I opened Trip.com’s hotel section on my laptop and did this:
- filtered by “family‑friendly”, “breakfast included”, and “distance from city centre”;
- used the map view to see which hotels clustered near both a train station and a nightlife area;
- checked the 30 million+ real guest reviews to see what people actually complained or praised about.
Two days later, everyone had picked their favorite option from a short list. We booked a hotel in Florence with early check‑in, free cancellation, and a 4.3‑star rating. The price was about £60 per night less than a hotel we’d seen directly on the hotel’s own site.
Trip 3: A lazy “no‑plan, just go” weekend in the UK
For my last getaway, I didn’t care where I went—only when and how much I wanted to spend. I opened Trip.com’s “dream trips”‑style section and clicked “cheap destinations from London this weekend”.
What I found:
- split‑ticket train feature: Trip.com showed how to buy two separate tickets instead of one, saving £18 on a London–Manchester return;
- hotel bundles (flight + hotel) with up to 25% off when booked together;
- filters for “overnight only”, “weekend deals”, and “last‑minute”.

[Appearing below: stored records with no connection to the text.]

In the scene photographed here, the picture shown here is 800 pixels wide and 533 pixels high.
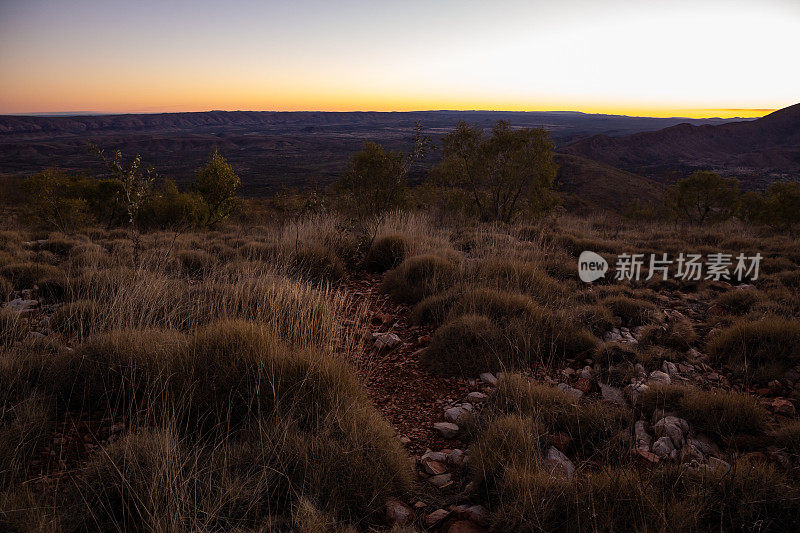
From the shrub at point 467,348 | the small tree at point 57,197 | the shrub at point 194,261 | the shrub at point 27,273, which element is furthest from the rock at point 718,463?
the small tree at point 57,197

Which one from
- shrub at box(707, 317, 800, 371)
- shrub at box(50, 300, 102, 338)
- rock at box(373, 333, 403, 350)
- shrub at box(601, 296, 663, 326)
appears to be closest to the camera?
shrub at box(707, 317, 800, 371)

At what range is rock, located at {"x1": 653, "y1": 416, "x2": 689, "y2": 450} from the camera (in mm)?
2717

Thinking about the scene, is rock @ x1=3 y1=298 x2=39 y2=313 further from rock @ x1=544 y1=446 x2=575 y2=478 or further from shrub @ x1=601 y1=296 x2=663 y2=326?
shrub @ x1=601 y1=296 x2=663 y2=326

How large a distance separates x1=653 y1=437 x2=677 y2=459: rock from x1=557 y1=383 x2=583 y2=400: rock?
0.61 meters

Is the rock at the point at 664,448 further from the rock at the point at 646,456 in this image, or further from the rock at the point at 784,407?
the rock at the point at 784,407

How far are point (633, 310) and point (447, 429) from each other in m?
3.34

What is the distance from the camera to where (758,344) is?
3996 mm

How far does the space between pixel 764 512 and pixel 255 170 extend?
121 meters

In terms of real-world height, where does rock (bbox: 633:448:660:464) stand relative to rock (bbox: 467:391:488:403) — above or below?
above

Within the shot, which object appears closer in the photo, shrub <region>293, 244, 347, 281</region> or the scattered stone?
the scattered stone

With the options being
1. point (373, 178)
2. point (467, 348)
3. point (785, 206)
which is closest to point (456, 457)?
point (467, 348)

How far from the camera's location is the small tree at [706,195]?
24.3 metres

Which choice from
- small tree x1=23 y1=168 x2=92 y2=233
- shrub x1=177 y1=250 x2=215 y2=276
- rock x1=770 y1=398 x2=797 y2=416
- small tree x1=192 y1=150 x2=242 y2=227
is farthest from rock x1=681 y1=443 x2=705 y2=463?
small tree x1=192 y1=150 x2=242 y2=227

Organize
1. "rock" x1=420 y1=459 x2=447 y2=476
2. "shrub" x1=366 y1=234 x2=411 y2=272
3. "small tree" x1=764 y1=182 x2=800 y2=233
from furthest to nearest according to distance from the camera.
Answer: "small tree" x1=764 y1=182 x2=800 y2=233
"shrub" x1=366 y1=234 x2=411 y2=272
"rock" x1=420 y1=459 x2=447 y2=476
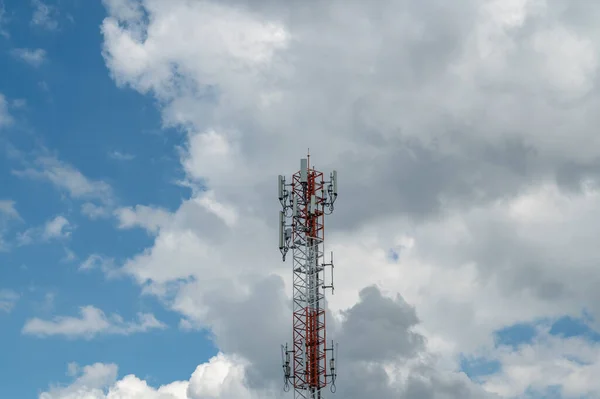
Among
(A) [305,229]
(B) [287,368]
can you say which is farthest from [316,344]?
(A) [305,229]

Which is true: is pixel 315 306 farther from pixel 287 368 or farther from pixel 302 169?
pixel 302 169

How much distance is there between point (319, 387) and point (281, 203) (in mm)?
25242

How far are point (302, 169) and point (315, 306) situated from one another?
18678 millimetres

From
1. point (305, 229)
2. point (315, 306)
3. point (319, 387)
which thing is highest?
point (305, 229)

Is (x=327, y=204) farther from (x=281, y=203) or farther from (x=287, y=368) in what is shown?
(x=287, y=368)

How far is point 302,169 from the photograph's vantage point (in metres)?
159

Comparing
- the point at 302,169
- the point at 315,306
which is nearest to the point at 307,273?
the point at 315,306

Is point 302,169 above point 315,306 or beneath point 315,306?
above

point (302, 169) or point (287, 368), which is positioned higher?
point (302, 169)

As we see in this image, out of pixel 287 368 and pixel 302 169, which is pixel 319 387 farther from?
pixel 302 169

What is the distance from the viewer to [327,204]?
15900 cm

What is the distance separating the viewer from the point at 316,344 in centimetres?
15338

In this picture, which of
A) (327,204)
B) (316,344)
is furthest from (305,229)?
(316,344)

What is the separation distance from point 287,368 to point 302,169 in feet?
87.3
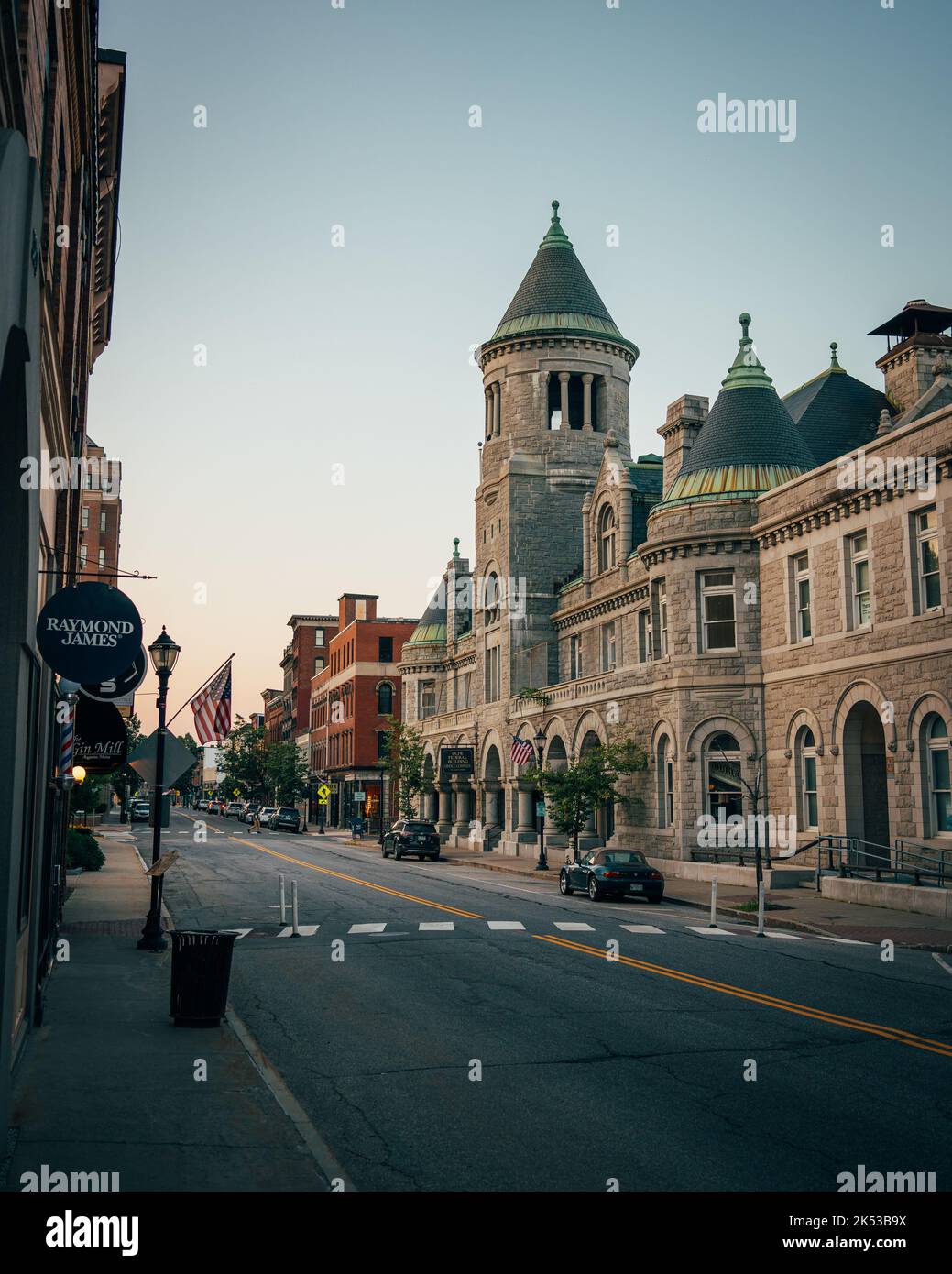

In the end, I chose a weekend in Manchester, booked the train and hotel from the same page, and even added a free‑cancellation option. The whole booking took about 12 minutes.
What Trip.com is good at (and what it’s not)
Based on using it across several trips, here’s what Trip.com does well:
- centralizes almost everything: flights, hotels, trains, transfers, activities, insurance, SIM cards—no need to bounce between a dozen sites;
- shows real‑time availability and prices;
- offers flexible filters (budget, rating, breakfast, airport proximity, free cancellation);
- provides 24/7 multilingual customer support, with many users reporting quick call‑answer times (around 30 seconds, according to Trip.com’s own stats).
Some downsides still exist:
- like any big platform, occasional customer‑service delays show up in negative reviews, especially for refunds or complex changes;
- prices fluctuate, so there’s no guarantee you’ll always get the cheapest fare immediately; you still need to keep an eye on dates.
So Trip.com is not a “never‑need‑anyone‑else” miracle, but it is a very solid one‑stop travel hub for trips, especially for people who want to avoid juggling five different apps.
How you can use Trip.com without feeling like you’re “trusting a random site”
If you’ve never used Trip.com before, here’s a quick roadmap that fits most kinds of trips:
- Pick your starting point:
- flights,
- or hotels,
- or “cheap destinations from my city”.
- Use filters wisely:
- set your budget,
- tick free cancellation if you’re unsure,
- check reviews and stars,
- add breakfast, Wi‑Fi, airport transfer if they matter.
- Compare one‑way vs round‑trip and flexible dates:
Often, adding ±1–2 days or choosing a different time of day drops the price by tens of pounds. - Check the app for extra deals:
Trip.com’s app often has exclusive app‑only discounts, loyalty points, and easier trip management than the desktop site. - Click through the “Manage trips” section:
This is where you can track changes, reschedule, or contact support if something goes wrong. - Stay calm when you see the word “Middleman”:
Yes, you’re not paying the airline/hotel directly, but in many cases Trip.com gives you better visibility across providers and sometimes lower prices than booking on separate sites.
My bottom‑line advice
If you’re tired of:
- switching between apps to check flights, hotels, and trains,
- missing last‑minute deals because they’re hidden in one platform,
- dealing with fragmented support when something changes on your trip,
then Trip.com is worth trying as a home‑base booking tool before you book your next journey.
It’s not perfect, but it’s one of the few tools that actually lets you plan, book, and manage all of your travel pieces in one place—without printing a separate sheet of instructions for every part of the trip.
If you want, you can open uk.trip.com, pick your next city, and test it with a short, flexible‑date trip first. The worst that can happen? You’ll find a deal you wouldn’t have seen otherwise.